Sono state pubblicate le materie della seconda prova dell’esame di maturità 2025. Al classico ci sarà latino, mentre allo scientifico matematica

Gli studenti che devono sostenere la maturità 2025 attendevano la comunicazione con ansia, finalmente il Ministero dell’Istruzione e del Merito ha pubblicato le materie della seconda prova scritta dell’esame di Stato. Un sentore sulla comunicazione era stato percepito questa mattina, quando il sito del Ministero era inaccessibile perché in manutenzione. Al classico ci sarà la prova di latino, mentre allo scientifico quella di matematica. L’esame di maturità comincerà il 18 giugno 2025 alle ore 08:30 con la prima prova critta di italiano che sarà uguale per tutti gli istituti, mentre la seconda prova si differenzia in base alle discipline che caratterizzano i singoli percorsi di studio. Tutte le materie sono consultabili sull’apposito motore di ricerca e sulla piattaforma Unica.

Le materie della maturità 2025 per i Licei

Per i Licei le materie scelte sono: Latino per il Classico; Matematica per lo Scientifico, anche per l’opzione Scienze applicate e la Sezione a indirizzo Sportivo; Lingua e cultura straniera 1 per il Liceo linguistico; Scienze umane per il Liceo delle Scienze umane (Diritto ed Economia politica all’opzione Economico-sociale); Discipline progettuali caratteristiche dei singoli indirizzi per il Liceo artistico; Teoria, analisi e composizione per il Liceo musicale; Tecniche della danza per il Liceo coreutico.

Le materie per gli Istituti Tecnici

Le materie della seconda prova della maturità 2025 per gli istituti tecnici sono: Economia aziendale per l’indirizzo “Amministrazione, Finanza e Marketing”, Lingua inglese per l’indirizzo Turismo; Geopedologia, Economia ed Estimo per l’indirizzo “Costruzioni, Ambiente e Territorio”; nell’indirizzo “Informatica e telecomunicazioni”, Informatica per l’articolazione “Informatica” e Telecomunicazioni per l’articolazione “Telecomunicazioni”; Progettazione multimediale nell’indirizzo “Grafica e comunicazione”; Economia, Estimo, Marketing e Legislazione per le articolazioni “Produzioni e trasformazioni” e “Gestione dell’ambiente e del territorio” degli Istituti agrari.

Alla maturità 2025 conterà anche la condotta

Nella comunicazione del Ministero dell’Istruzione e del Merito è specificato che se il candidato abbia riportato, in sede di scrutinio finale, una valutazione del comportamento pari a sei decimi, il colloquio orale dell’esame avrà come oggetto anche la discussione di un elaborato critico in materia di cittadinanza attiva e solidale, assegnato dal consiglio di classe. “Sarà un esame che consentirà a ogni ragazzo di esprimere il meglio di quanto ha appreso negli anni e che terrà conto anche della valutazione del comportamento, il nostro obiettivo è una scuola con standard di qualità sempre più alti, in cui la centralità della persona e la cultura del rispetto sono fondamentali” ha dichiarato il ministro Giuseppe Valditara.

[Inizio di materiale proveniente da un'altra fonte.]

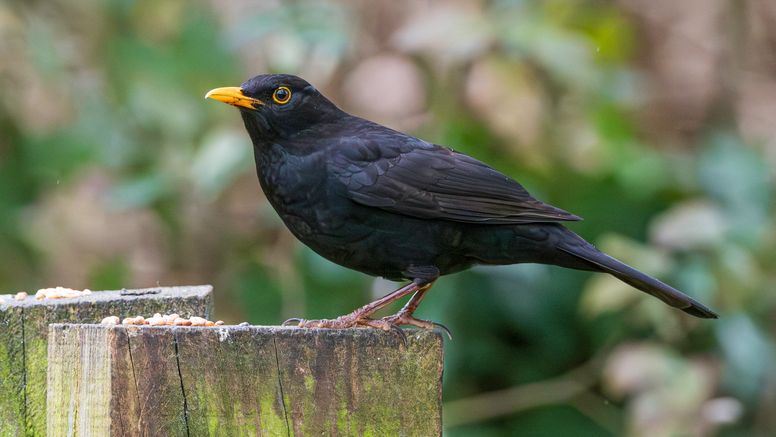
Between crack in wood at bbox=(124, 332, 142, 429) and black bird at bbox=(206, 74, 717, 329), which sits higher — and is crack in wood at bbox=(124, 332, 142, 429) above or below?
below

Le prove e l’articolazione del voto finale

L’esame di maturità 2025 sarà così articolato: due prove scritte e un colloquio orale, in cui il candidato esporrà anche le esperienze svolte nell’ambito dei Percorsi per le Competenze Trasversali e per l’Orientamento (PCTO) e le competenze acquisite nell’ambito dell’Educazione civica. Il voto finale, per un massimo 100 punti, sarà così articolato: 20 punti per ogni prova scritta e 20 punti per il colloquio orale. Fino a 60 punti per i crediti scolastici, mentre i test Invalsi non incideranno sul voto finale, pur essendo obbligatori.

La commissione dell’esame di Maturità 2025

La commissione degli Esami di Stato 2025 sarà composta da 6 docenti, 3 commissari interni e 3 esterni, oltre al Presidente. I Consigli di Classe nomineranno i docenti che svolgeranno la funzione di commissario interno, mentre i Commissari esterni saranno nominati dal Ministero sulla base delle domande presentate.